Development in another guise?

This essay draws attention to the ambivalent appeal of technology in global south cities like Jakarta, at once linked to liberating “leapfrogging” capacities and to predatory global capital. Technological innovations are credited with the ability to forge new norms, conjure new publics, and materialize global futures (Collier et al. 2016). In Indonesia, technology upgrades are prominently featured in both state-led and private initiatives, lending a futuristic sheen to otherwise familiar infrastructure projects.[1] While state projects appear cumbersome and spectacular in comparison to light and fast startups, we ought to recall that global finance underwrites state projects at the same rate that it props up the private sector. In this piece, I discuss the emergence of a popular technological innovation that has succeeded in conscripting the everyday life of the poor, and indeed the everyday life of the city, into a paired narrative of enhanced citizenship and national development. I am interested in the complementary rather than disruptive connection between technologies of the everyday (the motorcycle and the motorcycle taxi service, the app and the smartphone) and the nation’s infrastructural imaginary, which I nevertheless mark as “conscription” rather than “inclusion.” More than ever, cities in the global south are scaling up, and the “senses of desire, pride, and frustration” (Larkin 2013: 333) engendered in the poor are deeply political responses with few outlets for democratic expression.

Conscripting the Moto-Masses

In 2010, a small Indonesian startup named Go-Jek began to offer an on-demand service for motorcycle taxi rides in Jakarta, targeting new users such as professionals and expatriates in the Central Business District who were frustrated by the terrible traffic and yet were unaccustomed to the motorcycle transport of the masses. The name was a smart e-commerce take on the ubiquitous “ojek,” combining the localized English word “Go” with the Indonesian word for motorcycle taxis (ojek). Ojek, then and now, are viewed as an indispensable mode of transport in a megacity fast approaching total gridlock (see Lee 2015). One can find in Indonesia, as in other Southeast Asian countries like Vietnam and Thailand, a working poor and middle-class urban population channeled into the robust consumer market for motorcycles in the absence of reliable public transportation.

Two motorcycles parked at an pangkalan ojek (ojek stand) in Jakarta. Photo: Doreen Lee, 2013.

The motorcyclist’s ability to navigate tight spaces, flout all traffic rules about the directional flow of traffic, and enter prohibited lanes and highly congested areas, gives the motorcycle taxi an advantage over larger or more luxurious vehicles. While the practice of offering rides for hire existed as early as the 1970s, as a means of supplementing low wages in the civil service and the workplace, the number of ojek did not reach its present-day scale until the late 1990s. In the aftermath of the Asian Crisis, the unemployed expanded the ranks of motorcycle taxi drivers and turned an informal economy into one of the city’s social institutions. Ojek could be found clustered outside office and apartment blocks, waiting for customers in simple shelters that displayed signs with the word “Ojek”, “Ojeg” or the more millennial spelling “Ojex,” the last prefiguring the mediatized intrusion of the tech-world in that pluralizing letter “X.” [2] For many drivers, offering rides to paying customers is not supplemental work, but rather the primary, if unstable, source of household income. For customers, ojek is the most direct means of getting to their destinations, but they must haggle with the stereotypically brusque ojek driver for a service that costs more than a bus but less than a taxicab.

Stored data:
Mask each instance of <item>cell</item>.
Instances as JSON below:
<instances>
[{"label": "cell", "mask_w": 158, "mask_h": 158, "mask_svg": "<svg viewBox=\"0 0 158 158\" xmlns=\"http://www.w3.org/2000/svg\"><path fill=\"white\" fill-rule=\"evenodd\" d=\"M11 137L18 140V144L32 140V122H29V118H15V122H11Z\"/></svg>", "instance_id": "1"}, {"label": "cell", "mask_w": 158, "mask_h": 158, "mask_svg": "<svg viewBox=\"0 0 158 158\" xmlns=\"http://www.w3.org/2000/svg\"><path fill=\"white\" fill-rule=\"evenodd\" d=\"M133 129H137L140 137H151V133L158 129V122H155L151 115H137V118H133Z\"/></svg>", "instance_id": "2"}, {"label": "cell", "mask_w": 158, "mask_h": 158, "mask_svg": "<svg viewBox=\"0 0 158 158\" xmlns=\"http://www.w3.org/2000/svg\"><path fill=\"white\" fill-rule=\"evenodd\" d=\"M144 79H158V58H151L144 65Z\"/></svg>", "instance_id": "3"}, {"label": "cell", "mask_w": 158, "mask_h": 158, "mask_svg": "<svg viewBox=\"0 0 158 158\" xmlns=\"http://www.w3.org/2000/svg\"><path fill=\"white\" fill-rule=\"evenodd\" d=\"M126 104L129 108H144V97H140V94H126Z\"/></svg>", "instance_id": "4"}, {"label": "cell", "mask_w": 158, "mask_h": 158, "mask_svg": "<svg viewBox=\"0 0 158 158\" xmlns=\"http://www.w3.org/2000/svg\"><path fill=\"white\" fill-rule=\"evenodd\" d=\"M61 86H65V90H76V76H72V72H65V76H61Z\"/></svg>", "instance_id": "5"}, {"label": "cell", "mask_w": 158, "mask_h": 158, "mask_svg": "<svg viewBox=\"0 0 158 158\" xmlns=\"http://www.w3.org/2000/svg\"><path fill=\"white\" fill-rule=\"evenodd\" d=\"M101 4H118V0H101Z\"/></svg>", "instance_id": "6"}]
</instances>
...
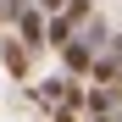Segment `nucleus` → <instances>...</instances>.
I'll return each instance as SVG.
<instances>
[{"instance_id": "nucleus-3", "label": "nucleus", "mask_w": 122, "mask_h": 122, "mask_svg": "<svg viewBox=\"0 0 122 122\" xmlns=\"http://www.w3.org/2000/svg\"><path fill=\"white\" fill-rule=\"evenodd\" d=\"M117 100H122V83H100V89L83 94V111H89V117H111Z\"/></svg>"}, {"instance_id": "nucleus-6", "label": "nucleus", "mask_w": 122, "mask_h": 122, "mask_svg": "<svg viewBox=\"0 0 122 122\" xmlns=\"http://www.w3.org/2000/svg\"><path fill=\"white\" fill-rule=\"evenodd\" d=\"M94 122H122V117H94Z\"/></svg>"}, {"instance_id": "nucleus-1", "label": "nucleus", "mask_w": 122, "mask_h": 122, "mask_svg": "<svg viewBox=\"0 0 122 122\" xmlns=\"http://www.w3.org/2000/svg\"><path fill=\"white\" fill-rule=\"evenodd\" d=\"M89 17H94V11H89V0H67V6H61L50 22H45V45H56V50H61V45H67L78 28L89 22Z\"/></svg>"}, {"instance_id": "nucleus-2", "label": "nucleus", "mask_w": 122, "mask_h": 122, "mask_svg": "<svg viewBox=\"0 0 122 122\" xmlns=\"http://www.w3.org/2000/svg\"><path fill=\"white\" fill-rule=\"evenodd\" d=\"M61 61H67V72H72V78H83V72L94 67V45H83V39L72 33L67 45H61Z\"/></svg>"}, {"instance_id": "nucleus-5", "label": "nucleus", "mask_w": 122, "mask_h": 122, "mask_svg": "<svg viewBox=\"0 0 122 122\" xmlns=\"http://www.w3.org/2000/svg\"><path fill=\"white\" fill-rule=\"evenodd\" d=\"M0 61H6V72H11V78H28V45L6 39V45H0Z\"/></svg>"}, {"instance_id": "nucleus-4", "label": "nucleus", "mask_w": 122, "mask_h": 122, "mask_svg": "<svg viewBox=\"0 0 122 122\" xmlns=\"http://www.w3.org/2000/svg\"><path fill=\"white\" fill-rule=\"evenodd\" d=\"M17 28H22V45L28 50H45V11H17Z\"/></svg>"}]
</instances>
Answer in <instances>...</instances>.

What to work on:
• A. Translate this sentence from the essay on Jakarta's motorcycle taxis into Spanish: "For many drivers, offering rides to paying customers is not supplemental work, but rather the primary, if unstable, source of household income."
• B. Please transcribe the essay on Jakarta's motorcycle taxis from "Conscripting the Moto-Masses" up to and including "reliable public transportation.".

Worked answers:
• A. Para muchos conductores, ofrecer viajes a clientes que pagan no es un trabajo complementario, sino la principal, aunque inestable, fuente de ingresos del hogar.

• B.
Conscripting the Moto-Masses

In 2010, a small Indonesian startup named Go-Jek began to offer an on-demand service for motorcycle taxi rides in Jakarta, targeting new users such as professionals and expatriates in the Central Business District who were frustrated by the terrible traffic and yet were unaccustomed to the motorcycle transport of the masses. The name was a smart e-commerce take on the ubiquitous “ojek,” combining the localized English word “Go” with the Indonesian word for motorcycle taxis (ojek). Ojek, then and now, are viewed as an indispensable mode of transport in a megacity fast approaching total gridlock (see Lee 2015). One can find in Indonesia, as in other Southeast Asian countries like Vietnam and Thailand, a working poor and middle-class urban population channeled into the robust consumer market for motorcycles in the absence of reliable public transportation.